Dear Dr Shelly-continued screening until a normal exit screen between 70-75 is important.One of the main at risk age groups are older women who are under screened.HPV does not usually reflect recent sexual activity and new infection but a reactivation-So please keep screening these women.A good reference is the wikicancer cervical screening guidelines

EEB   22/07/2019 12:37:58 AM

A reactivation?
In the Netherlands, women who test HPV- and are no longer sexually active or confidently monogamous might choose to stop all further testing.
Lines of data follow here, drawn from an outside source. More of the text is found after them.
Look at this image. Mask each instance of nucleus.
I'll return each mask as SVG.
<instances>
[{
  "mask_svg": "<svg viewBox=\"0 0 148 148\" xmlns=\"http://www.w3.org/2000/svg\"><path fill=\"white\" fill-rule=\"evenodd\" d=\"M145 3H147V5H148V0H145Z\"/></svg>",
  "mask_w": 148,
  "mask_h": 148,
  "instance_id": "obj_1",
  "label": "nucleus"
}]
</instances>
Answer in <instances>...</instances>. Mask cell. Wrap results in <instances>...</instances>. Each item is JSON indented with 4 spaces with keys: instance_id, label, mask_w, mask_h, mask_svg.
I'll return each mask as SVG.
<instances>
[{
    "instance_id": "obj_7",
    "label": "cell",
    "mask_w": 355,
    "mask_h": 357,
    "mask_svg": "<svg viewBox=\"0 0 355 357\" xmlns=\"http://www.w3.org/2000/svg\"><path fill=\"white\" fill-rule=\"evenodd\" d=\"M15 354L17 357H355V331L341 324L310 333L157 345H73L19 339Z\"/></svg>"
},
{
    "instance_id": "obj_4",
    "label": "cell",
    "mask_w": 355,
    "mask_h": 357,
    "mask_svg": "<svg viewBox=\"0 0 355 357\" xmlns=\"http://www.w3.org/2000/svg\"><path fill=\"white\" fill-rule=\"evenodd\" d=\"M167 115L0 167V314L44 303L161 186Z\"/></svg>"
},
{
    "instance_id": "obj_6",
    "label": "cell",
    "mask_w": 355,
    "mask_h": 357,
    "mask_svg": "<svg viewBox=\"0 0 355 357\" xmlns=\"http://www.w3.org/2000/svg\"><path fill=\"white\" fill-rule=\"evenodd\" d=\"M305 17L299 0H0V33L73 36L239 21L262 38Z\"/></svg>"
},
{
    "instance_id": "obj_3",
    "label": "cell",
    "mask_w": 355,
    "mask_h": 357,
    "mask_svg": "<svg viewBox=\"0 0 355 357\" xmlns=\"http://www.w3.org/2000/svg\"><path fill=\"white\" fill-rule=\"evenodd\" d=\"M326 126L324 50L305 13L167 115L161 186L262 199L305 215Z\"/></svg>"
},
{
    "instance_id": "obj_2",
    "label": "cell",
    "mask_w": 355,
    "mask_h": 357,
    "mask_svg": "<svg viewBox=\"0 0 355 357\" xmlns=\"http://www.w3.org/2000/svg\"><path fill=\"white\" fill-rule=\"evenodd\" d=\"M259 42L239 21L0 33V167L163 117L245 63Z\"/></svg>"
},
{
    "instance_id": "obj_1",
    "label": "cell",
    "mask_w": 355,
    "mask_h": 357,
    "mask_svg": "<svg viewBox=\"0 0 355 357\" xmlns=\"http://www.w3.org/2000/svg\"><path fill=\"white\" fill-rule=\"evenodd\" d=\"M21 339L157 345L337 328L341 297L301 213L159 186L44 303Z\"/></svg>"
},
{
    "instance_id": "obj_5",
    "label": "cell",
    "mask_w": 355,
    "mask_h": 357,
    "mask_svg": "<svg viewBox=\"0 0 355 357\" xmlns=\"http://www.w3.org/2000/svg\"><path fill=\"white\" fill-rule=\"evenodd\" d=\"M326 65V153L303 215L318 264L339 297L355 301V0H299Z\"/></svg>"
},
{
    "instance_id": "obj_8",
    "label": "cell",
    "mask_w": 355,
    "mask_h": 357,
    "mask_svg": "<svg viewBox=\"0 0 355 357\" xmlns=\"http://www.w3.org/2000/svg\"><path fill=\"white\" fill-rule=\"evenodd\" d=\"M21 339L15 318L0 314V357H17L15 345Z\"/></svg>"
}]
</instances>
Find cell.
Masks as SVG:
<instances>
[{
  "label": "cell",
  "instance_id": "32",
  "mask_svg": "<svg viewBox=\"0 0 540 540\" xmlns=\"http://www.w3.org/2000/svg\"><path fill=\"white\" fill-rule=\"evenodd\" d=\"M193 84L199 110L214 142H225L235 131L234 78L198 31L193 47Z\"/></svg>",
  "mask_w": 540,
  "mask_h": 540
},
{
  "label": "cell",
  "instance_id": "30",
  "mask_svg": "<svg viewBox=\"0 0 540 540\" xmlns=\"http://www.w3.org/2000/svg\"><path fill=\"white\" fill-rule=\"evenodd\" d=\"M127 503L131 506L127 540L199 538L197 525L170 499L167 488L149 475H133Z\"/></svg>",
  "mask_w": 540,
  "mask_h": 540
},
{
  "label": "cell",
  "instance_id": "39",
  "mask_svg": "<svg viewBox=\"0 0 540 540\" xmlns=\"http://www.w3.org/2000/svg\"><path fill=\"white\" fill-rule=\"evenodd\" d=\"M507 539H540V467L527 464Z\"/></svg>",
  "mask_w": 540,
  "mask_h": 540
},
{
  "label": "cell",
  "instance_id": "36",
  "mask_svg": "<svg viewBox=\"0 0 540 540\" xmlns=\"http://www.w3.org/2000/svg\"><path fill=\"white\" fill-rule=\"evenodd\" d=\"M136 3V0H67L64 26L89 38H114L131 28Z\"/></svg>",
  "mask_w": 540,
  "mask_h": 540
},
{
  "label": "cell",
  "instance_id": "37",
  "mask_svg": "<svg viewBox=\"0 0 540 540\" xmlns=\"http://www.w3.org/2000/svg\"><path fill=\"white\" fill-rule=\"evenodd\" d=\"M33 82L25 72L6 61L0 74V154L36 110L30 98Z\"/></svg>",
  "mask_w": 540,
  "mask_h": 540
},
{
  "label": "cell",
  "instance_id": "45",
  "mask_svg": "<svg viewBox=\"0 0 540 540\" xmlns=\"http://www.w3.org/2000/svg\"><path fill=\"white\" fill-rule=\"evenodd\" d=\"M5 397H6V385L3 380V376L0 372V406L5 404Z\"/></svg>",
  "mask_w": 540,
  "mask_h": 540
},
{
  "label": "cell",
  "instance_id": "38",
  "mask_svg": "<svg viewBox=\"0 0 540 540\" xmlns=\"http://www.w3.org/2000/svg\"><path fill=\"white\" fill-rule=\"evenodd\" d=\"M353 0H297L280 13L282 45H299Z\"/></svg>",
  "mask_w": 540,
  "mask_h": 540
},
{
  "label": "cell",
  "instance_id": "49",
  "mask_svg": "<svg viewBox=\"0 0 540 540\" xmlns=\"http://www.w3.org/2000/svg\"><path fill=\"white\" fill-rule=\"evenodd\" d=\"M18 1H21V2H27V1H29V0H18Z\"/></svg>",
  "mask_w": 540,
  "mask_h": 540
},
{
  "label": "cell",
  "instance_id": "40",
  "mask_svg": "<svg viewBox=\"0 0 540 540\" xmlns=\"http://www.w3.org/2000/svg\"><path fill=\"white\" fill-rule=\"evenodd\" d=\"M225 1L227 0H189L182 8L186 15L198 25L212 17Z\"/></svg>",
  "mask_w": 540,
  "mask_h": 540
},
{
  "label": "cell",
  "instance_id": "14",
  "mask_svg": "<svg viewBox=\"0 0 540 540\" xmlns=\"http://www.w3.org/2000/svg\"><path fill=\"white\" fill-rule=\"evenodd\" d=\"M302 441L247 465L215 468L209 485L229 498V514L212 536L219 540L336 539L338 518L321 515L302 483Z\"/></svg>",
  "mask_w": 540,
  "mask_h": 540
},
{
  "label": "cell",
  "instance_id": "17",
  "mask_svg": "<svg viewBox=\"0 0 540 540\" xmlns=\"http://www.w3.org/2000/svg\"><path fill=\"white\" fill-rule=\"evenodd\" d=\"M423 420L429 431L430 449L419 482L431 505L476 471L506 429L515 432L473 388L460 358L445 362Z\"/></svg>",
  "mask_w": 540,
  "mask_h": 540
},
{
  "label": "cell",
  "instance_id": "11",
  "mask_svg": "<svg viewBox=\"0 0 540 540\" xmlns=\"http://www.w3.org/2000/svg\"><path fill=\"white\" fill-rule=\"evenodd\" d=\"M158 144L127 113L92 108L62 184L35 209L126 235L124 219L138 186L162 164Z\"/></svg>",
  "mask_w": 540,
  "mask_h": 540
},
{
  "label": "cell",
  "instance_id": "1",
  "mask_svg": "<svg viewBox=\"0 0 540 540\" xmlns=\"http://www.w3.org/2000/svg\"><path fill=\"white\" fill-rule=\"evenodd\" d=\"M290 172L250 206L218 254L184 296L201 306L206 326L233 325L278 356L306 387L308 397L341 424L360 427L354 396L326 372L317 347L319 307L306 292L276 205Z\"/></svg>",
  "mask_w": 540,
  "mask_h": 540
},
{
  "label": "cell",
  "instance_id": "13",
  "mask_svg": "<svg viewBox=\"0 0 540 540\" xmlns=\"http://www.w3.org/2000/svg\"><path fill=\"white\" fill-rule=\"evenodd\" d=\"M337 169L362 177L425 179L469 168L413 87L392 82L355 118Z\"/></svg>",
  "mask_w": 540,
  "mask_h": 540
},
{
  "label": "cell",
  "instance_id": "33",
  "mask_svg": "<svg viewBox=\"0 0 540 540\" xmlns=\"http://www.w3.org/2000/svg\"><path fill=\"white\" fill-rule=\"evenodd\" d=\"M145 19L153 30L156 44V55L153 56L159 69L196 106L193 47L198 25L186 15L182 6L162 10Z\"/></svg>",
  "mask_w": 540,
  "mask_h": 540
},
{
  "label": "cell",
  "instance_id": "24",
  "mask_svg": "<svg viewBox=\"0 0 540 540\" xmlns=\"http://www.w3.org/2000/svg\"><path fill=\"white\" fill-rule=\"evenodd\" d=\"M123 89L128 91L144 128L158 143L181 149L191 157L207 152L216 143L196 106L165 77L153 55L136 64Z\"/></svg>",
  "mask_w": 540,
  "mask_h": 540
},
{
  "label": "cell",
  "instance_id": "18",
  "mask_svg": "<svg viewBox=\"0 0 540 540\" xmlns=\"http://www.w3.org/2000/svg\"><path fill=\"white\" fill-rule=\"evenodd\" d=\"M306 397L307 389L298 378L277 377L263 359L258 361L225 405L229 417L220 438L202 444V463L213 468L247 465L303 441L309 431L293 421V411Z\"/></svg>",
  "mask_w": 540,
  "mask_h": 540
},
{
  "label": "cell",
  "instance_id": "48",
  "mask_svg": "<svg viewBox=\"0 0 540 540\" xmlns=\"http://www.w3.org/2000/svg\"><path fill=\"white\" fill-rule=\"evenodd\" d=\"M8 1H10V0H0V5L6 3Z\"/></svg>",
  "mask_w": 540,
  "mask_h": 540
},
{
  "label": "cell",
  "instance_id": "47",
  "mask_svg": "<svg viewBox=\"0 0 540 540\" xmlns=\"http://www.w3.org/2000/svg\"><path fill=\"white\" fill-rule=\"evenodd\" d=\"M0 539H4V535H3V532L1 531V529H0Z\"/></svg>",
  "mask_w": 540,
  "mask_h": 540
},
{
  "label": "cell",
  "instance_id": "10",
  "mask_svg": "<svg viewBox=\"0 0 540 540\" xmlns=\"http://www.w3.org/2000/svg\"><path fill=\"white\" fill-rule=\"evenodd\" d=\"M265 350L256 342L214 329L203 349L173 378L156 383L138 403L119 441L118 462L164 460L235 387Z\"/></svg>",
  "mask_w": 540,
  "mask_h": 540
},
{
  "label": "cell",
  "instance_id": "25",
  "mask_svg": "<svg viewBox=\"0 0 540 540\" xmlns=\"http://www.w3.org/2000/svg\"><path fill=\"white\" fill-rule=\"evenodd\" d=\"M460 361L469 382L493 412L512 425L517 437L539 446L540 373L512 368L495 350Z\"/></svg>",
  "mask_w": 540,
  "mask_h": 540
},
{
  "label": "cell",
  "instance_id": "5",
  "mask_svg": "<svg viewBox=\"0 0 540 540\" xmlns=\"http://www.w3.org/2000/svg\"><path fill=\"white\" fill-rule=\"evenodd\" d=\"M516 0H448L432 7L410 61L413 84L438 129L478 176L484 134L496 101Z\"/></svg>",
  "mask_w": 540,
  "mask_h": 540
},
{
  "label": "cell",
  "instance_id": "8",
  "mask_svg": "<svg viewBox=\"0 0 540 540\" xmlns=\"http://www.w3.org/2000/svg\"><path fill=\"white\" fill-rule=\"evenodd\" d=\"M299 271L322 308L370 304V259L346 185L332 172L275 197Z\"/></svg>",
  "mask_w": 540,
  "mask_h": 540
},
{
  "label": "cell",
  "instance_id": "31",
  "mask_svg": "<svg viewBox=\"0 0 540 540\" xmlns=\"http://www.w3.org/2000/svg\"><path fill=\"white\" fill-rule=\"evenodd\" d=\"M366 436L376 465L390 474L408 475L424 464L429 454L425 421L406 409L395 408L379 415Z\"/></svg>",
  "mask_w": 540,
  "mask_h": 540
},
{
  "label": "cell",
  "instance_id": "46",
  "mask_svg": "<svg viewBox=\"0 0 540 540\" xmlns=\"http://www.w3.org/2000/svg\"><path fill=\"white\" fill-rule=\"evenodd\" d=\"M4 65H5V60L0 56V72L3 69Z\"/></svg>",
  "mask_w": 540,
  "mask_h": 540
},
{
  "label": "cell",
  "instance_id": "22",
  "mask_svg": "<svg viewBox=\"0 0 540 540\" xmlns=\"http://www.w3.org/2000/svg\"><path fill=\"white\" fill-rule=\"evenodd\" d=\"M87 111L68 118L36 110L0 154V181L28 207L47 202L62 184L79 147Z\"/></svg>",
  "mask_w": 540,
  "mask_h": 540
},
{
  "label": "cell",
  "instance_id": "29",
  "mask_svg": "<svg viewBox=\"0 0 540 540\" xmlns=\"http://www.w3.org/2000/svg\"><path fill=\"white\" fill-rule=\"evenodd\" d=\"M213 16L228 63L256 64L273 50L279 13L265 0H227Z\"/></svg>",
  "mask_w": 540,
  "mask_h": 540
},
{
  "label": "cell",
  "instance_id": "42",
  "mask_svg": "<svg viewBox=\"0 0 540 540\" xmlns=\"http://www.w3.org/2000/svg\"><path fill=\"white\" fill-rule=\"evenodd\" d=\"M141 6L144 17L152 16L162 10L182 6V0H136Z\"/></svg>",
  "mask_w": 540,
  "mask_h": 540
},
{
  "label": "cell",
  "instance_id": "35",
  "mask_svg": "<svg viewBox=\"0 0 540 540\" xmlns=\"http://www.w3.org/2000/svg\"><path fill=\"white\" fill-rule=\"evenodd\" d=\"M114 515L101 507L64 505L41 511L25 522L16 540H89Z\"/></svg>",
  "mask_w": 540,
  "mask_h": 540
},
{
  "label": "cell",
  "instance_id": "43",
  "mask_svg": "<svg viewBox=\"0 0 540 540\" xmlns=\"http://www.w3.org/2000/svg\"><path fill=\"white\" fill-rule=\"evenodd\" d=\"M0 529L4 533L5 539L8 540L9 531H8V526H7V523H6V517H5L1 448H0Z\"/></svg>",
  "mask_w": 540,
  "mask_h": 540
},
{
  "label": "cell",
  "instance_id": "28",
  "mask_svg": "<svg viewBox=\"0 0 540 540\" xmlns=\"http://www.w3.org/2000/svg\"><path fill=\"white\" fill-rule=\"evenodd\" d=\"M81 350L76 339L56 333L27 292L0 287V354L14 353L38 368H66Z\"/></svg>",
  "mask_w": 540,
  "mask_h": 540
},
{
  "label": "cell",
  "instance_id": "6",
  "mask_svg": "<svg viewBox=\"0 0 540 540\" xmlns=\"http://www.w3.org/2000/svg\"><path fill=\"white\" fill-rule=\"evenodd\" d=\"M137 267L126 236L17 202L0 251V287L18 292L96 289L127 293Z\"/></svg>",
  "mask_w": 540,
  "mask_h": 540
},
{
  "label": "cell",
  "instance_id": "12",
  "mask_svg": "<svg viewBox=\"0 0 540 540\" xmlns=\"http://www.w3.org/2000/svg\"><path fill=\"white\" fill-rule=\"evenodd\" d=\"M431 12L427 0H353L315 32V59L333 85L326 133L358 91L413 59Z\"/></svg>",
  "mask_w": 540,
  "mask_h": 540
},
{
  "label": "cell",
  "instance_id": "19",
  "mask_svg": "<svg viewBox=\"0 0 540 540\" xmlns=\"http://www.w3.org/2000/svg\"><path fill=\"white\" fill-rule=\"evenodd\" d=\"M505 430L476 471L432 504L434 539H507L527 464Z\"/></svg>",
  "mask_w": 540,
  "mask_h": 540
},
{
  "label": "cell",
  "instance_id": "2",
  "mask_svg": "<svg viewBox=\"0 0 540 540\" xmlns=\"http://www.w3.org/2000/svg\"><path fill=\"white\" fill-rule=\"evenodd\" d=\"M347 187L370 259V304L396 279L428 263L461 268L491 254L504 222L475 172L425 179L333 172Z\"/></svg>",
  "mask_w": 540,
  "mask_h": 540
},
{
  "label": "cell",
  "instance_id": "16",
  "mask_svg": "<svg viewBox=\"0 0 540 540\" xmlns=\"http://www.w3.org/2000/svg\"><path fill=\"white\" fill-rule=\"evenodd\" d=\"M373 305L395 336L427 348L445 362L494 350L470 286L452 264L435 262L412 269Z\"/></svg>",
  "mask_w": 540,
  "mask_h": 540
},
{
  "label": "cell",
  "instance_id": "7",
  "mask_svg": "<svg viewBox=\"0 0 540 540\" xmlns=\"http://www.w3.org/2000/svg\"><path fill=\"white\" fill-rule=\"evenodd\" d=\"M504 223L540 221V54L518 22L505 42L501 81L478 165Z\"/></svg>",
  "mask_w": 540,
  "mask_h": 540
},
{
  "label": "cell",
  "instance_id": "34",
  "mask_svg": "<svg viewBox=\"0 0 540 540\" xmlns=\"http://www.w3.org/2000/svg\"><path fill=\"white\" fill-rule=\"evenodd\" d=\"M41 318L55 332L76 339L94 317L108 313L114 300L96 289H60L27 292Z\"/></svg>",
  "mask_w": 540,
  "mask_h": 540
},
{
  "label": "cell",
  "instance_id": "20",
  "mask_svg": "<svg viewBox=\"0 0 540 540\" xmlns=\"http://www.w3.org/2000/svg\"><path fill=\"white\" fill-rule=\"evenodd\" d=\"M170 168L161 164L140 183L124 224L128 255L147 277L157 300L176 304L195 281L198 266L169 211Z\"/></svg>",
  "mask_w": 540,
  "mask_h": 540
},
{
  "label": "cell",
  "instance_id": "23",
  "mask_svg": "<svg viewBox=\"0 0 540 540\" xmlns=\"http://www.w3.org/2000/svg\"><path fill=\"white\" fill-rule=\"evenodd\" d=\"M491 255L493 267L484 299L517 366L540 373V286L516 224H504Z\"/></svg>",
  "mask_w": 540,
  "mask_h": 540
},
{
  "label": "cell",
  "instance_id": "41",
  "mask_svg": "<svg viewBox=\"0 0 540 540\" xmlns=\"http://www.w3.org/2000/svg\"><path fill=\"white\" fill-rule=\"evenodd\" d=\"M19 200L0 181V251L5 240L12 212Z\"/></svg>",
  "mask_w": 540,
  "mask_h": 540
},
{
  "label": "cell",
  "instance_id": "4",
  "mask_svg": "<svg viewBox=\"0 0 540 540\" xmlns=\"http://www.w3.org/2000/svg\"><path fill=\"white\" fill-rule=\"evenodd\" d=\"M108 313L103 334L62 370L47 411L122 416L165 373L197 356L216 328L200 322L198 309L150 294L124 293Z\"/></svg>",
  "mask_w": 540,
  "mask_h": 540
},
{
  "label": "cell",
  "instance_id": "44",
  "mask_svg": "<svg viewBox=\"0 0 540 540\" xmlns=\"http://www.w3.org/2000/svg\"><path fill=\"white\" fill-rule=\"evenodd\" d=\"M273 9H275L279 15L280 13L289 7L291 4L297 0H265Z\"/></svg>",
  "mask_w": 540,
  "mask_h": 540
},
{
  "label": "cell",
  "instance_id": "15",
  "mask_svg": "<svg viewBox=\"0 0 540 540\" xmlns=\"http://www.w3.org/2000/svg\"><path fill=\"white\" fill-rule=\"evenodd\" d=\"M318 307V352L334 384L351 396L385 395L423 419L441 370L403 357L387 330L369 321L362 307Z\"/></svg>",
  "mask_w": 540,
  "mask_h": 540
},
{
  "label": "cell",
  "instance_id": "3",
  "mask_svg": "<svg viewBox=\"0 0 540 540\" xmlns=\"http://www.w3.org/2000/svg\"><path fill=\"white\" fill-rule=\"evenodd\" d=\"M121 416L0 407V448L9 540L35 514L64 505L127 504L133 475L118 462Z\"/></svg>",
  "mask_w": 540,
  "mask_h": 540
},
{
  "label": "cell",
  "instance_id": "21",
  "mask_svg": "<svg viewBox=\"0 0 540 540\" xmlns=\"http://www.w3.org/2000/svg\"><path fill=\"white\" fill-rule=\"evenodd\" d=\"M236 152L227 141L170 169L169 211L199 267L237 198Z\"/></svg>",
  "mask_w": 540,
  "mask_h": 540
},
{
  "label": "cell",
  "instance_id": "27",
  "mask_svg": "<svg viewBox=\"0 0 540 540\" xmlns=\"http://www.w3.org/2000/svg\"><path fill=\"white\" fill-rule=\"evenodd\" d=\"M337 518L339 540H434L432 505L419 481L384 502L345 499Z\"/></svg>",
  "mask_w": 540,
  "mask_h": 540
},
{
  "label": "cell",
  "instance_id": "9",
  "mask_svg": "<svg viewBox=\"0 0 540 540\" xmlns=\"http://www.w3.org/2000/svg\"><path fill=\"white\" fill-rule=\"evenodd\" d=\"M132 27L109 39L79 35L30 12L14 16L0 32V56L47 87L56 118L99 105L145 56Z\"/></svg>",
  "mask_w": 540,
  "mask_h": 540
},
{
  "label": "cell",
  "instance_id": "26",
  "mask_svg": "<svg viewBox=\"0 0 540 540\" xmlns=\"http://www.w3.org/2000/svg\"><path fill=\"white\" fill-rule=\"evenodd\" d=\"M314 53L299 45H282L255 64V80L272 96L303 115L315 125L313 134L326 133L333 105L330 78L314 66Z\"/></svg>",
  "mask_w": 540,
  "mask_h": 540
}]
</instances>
I doubt that would be the case if HPV could reactivate...
Our program is still excessive, the Dutch offer 5 HPV tests or self testing at ages 30, 35.40,50 and 60 (The Dutch and Finns have never tested before 30, it doesn't help but leads to lots of potentially damaging over-treatment)
Not sure why our programs ignore some of the evidence and side with excess, it certainly doesn't benefit women.
Of course, all cancer screening is nothing more than an option, informed consent is a must, some women may choose not to screen, that's their absolute right, it should be respected, not trigger debate, judgment or pressure.
I think women have been treated fairly poorly by cancer screening programs in this country - very little real information, no respect for choice or informed consent & excessive and non-evidence based screening.